When I summarized What I thought I knew about Final Cut Pro X, one item was that the Project format would change from being a Binary format to an XML-based format. Then I got a couple more data points that have led me to rethink that.
The primary data point happened last night when rewatching the Sneak Peek on YouTube and heard Peter Steinauer (Architect of Final Cut Pro) say about Smart Collections:
“The collection is based on Queries”
Queries mean databases in my mind.
Then I was playing in iMovie ’11 – because that’s the closest I can get to Final Cut Pro X right now (even though it’s only very superficially similar), and realized it has no “Save” command in the File menu. In Apple’s Address Book and iCal you don’t have to save changes, they’re just there! Those two applications are built using databases (Cocoa’s Core Data).
The only other NLE that had no Save command was Avid’s now defunct Liquid. The demo artist took great pleasure in pulling the plug on the computer mid demo. After a restart the project picked up exactly where it was when the plug was pulled. No work lost, because it was tracking every change in the background.

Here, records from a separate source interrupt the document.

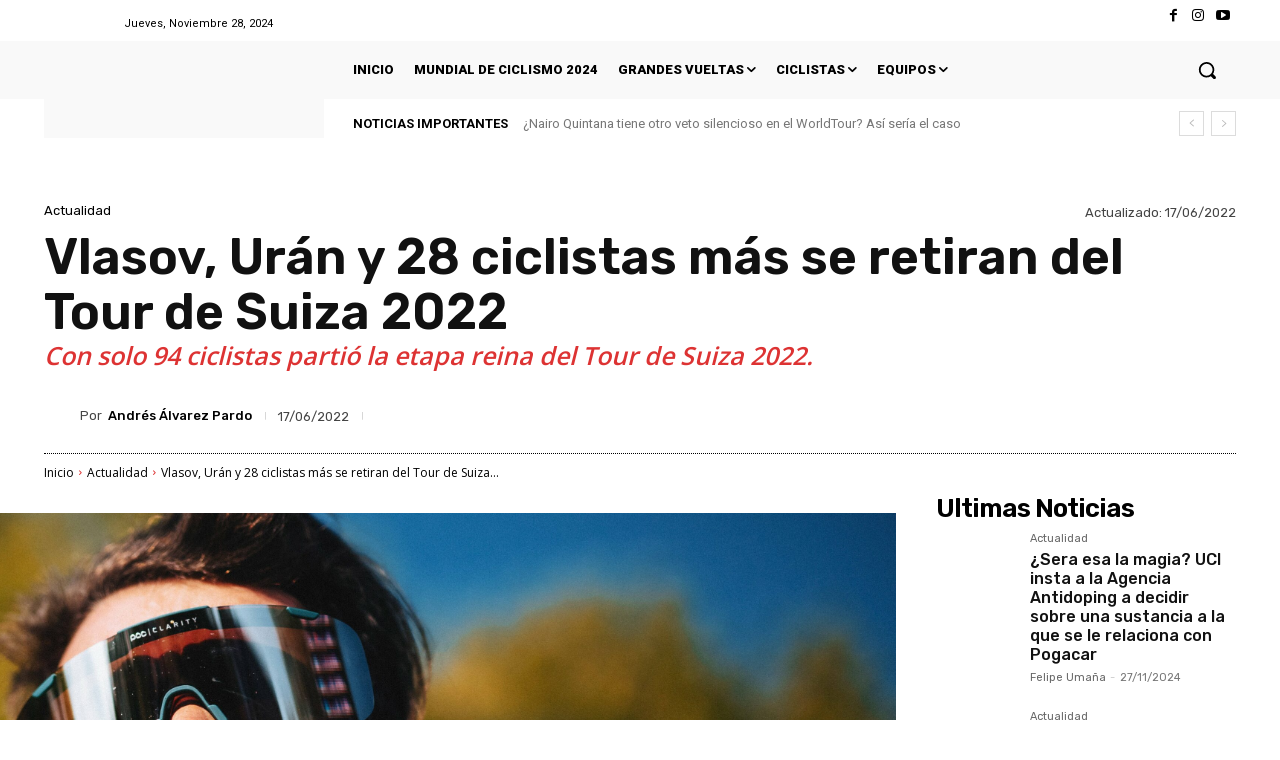

--- FILE ---
content_type: text/html; charset=utf-8
request_url: https://www.google.com/recaptcha/api2/aframe
body_size: 265
content:
<!DOCTYPE HTML><html><head><meta http-equiv="content-type" content="text/html; charset=UTF-8"></head><body><script nonce="uubQRAsiww3hpKdKGLl0ag">/** Anti-fraud and anti-abuse applications only. See google.com/recaptcha */ try{var clients={'sodar':'https://pagead2.googlesyndication.com/pagead/sodar?'};window.addEventListener("message",function(a){try{if(a.source===window.parent){var b=JSON.parse(a.data);var c=clients[b['id']];if(c){var d=document.createElement('img');d.src=c+b['params']+'&rc='+(localStorage.getItem("rc::a")?sessionStorage.getItem("rc::b"):"");window.document.body.appendChild(d);sessionStorage.setItem("rc::e",parseInt(sessionStorage.getItem("rc::e")||0)+1);localStorage.setItem("rc::h",'1769005268339');}}}catch(b){}});window.parent.postMessage("_grecaptcha_ready", "*");}catch(b){}</script></body></html>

Since Apple seem to be adopting the best-of-breed for every major NLE feature, according to those many writers who wanted to show how Apple was “only playing catchup”, then why not a best-of-breed project format based on a database?
It’s a long shot call, based on too little information. I’m very aware of the risk of taking a single statement in a presentation and trying to read too much into it, but if I had to place a bet right now, it would be that the project format is in some way related to a database.
That makes sense, as it was already most likely they were using a combination of media-file based metadata and database for tracking media (very similar to Media Composer’s approach), so why not do it for the whole project, with the advantage that every move and change is stored automatically.
If that’s real, then a true history palette (or similar) would be possible.